NEC Changes For #14 Ampacity

[mbrooke]

I'm not getting the relationship now Mr MBrooke

and i was soOOoo blissful before this thread too....

~RJ~

It goes like this. When a fault at the furthest point relies on thermal trip, there is a delay in heating the bimetal before unlatching takes place which in turn also heats the conductor. If the fault sputters or "arcs" it limits the current acutall increasing the time for the bi-metal to open. So it is necessary to factor in a certain margin of short circuit heating into the wire. However, that value can be substantially reduced on magnetic trip because it is near instantaneous and in turn the wire carries less fault current.

 

[FionaZuppa]

The thermo properties of headlamps are very different. The level of heat transfer, material, etc is different.

i am not looking at any of the properties of the device. the device (ocpd, headlamp, whatever) has to perform a funtion and has to do it well in all circumstances. -25F in Alaska to +115F where i am, i turn on the lamps and voila, i light my way, no issues.

these therm/mag ocpd's, well they dont exactly do what they are supposed to do all of the time. if my bc is 20A max then my ocpd should limit that to 20A max. i know we need the C & D trip curves for motors/inductive loads, but that can be programmed.

so maybe my next test is to do a prolonged 18A #14 NM test in a glass sandwich. if a 15A ocpd wont trip at 18A then is this a hazard? maybe even back to 20A because as in my house the panel is outside, just had 29F the other night, certainly 29F is not even close to UL489. this scenario could pose a fire hazard?

 

[mbrooke]

i am not looking at any of the properties of the device. the device (ocpd, headlamp, whatever) has to perform a funtion and has to do it well in all circumstances. -25F in Alaska to +115F where i am, i turn on the lamps and voila, i light my way, no issues.

Correct, for headlamps. Breakers as they are today are different. Manufactures give a temp tolerance and it is up to the installer to make sure the breaker is within that.

these therm/mag ocpd's, well they dont exactly do what they are supposed to do all of the time. if my bc is 20A max then my ocpd should limit that to 20A max. i know we need the C & D trip curves for motors/inductive loads, but that can be programmed.

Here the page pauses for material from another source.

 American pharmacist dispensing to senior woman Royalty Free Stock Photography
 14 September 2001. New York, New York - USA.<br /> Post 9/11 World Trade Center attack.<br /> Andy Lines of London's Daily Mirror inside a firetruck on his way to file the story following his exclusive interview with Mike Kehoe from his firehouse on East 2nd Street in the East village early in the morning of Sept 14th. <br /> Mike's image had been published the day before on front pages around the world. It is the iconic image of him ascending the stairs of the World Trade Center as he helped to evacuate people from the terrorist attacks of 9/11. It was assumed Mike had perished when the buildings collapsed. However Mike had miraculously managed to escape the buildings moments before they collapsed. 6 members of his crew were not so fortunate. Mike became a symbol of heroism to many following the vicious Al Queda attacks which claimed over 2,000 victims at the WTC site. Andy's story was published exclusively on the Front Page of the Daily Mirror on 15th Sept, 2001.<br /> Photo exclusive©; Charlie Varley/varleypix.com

But, just for thought, how important is it that a breaker trip at 20.01 amps in 5 seconds vs 24 amps in 5 minutes? Is such a high degree of accuracy needed in residential power systems? Would such high accuracy achieve anything else besides the elimination of 240.4 (d) in some applications?

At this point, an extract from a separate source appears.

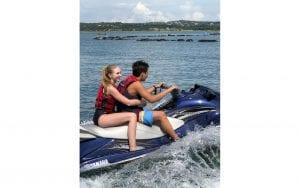 Guy and girl jetskiing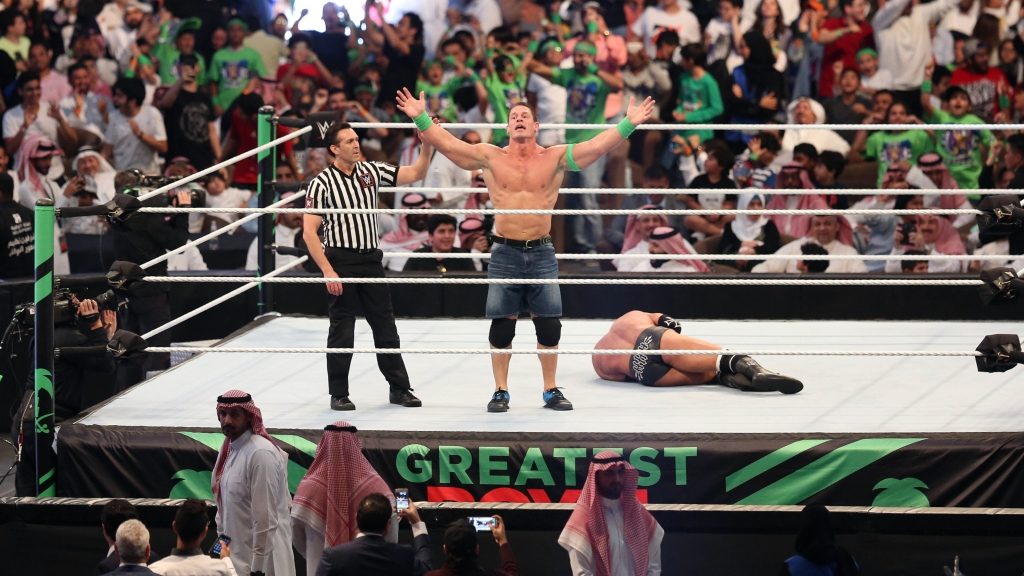 John Cena (C) celebrates defeating Triple H (R) during the World Wrestling Entertainment (WWE) Greatest Royal Rumble event in the Saudi coastal city of Jeddah on April 27, 2018.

so maybe my next test is to do a prolonged 18A #14 NM test in a glass sandwich.

I think this is a worthwhile endeavor. We have a worse case and a best case, seeing where the most common application resides is key.

FWIW regarding this I have a theory. Crunching the numbers the 90*C column in the NEC is in fact based on open air with a target temperature of roughly 120-130*F at 86*F. The restrictions like 75/60*C, 240.4 (D), 125% continuous loading are to take into account fiberglass insulation.

This is just a theory, but numbers are nudging me. Further, the clipped direct values at 90*C for 3 current carrying conductors in the IEC are about 5%-10% within the 90*C column of 310.15.

if a 15A ocpd wont trip at 18A then is this a hazard?

I would think only if it overheats the wire.

maybe even back to 20A because as in my house the panel is outside, just had 29F the other night, certainly 29F is not even close to UL489. this scenario could pose a fire hazard?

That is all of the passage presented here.